Maria Teresa Meli, Corriere della Sera 21/10/2014, 21 ottobre 2014
IL PARTITO DELLA NAZIONE, UNA NUOVA FORZA POLITICA, O, MEGLIO, PER DIRLA ALLA RENZI, «È IL PROGETTO ORIGINARIO DEL PD»
«Io preferisco l’arroganza alla mancanza di ambizioni»: è uno dei motti preferiti di Renzi. Ma quando le aspirazioni sono alte, anche la sfrontatezza si può archiviare. Perciò chi si aspettava un premier irridente nei confronti della minoranza è rimasto deluso.
Certo, Renzi è rimasto fermo sulle sue posizioni ma ha replicato a tutti gli oppositori «con grande calma», come aveva preannunciato ai fedelissimi. Anche sulla Leopolda, disegnata come un partito parallelo. Però per uno la cui «ambizione per l’Italia non è fare meglio della Grecia, bensì della Germania», per uno che sogna di mettere un punto se non definitivo almeno «di svolta» sulle riforme «entro sei mesi», ingaggiare una polemica con Cuperlo o Fassina non è il caso.
Tant’è vero che quando è scoppiato il caso delle tessere del Pd e all’epoca il bravissimo Luca Lotti era riuscito a scoprire che non erano ancora pervenuti tra gli iscritti nomi di peso come quelli di Bersani, Fassina e Civati (com’è naturale che sia, quando non vi sono congressi locali in vista), Renzi non ha voluto assolutamente che queste notizie filtrassero all’esterno. A lui avrebbero fatto gioco. Al suo progetto no.
E il suo progetto è semplice: quello di prendere per mano il Pd e portarlo in un territorio più ampio, «offrirgli i nuovi consensi», che può dargli la Leopolda e non solo quella. «Perché — confida il premier agli amici — anche gli ex grillini ci stanno facendo delle avances». E così gli espulsi pentastellati diventano un potenziale bacino elettorale per quella forza politica che «va da Gennaro Migliore ad Andrea Romano», passando per i cattolici che non vogliono entrare nel Nuovo centrodestra.
Il «partito della Nazione», lo ha chiamato Alfredo Reichlin, il «partito degli italiani», ha preferito chiamarlo in tempi passati il premier.

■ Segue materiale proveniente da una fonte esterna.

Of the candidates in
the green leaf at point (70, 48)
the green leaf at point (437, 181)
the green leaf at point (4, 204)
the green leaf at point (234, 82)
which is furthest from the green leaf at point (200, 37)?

Il partito che fa paura alla minoranza di Largo del Nazareno perche non è la sinistra che si allarga al resto ma è una nuova forza politica, o, meglio, sempre per dirla alla Renzi, «è il progetto originario del Pd». Su questo il capo del governo ha pochi dubbi: «Per me bipolarismo significa bipartismo». Più chiaro di così.
Tradotto in legge elettorale: «Premio di maggioranza alla lista e non alla coalizione, sbarramento del 5 per cento e ballottaggio dal 40 in su». Certo, c’è un problemino che si chiama Berlusconi. Renzi però non è pessimista: «Vediamo — spiega ai suoi — perché lui ci sta ancora ragionando. Non ha chiuso tassativamente, come pure è stato scritto, anche se non ha ancora fatto un’apertura decisa e definitiva, però...». Però «si potrebbe presentare l’occasione adatta», insiste il premier. E c’è chi, in Forza Italia, giura che l’ex Cavaliere oscilla. E che, sotto sotto, si rende conto, che le aziende vengono prima di tutto e che quindi che senso avrebbe dare un dispiacere a Renzi? Verdini per ora lo frena, ma chi conosce il premier sa quanto possa essere insistente. E persuasivo.
Anche per questo, ieri, in Direzione, di tutto aveva voglia tranne che di mettersi a litigare con la minoranza interna, peraltro sempre più sparuta. Aveva cose più importanti da fare. «Il Jobs Act dobbiamo portarlo a casa a gennaio ed entro aprile dobbiamo dimostrare che cosa siamo capaci di fare», è il suo leitmotiv. Ossia ben prima dei famosi mille giorni di tempo che si era dato. Nel frattempo urge una decisione, che verrà presa ad horas: la sostituzione di Federica Mogherini agli Esteri. Renzi sembra orientato su Marina Sereni (anche se questa sua scelta potrebbe portare alle dimissioni del viceministro Lapo Pistelli), anche per rinsaldare il suo rapporto con Fassino, benché i bookmakers di Montecitorio non diano ancora in calo le azioni di una renziana di ferro come Simona Bonafè.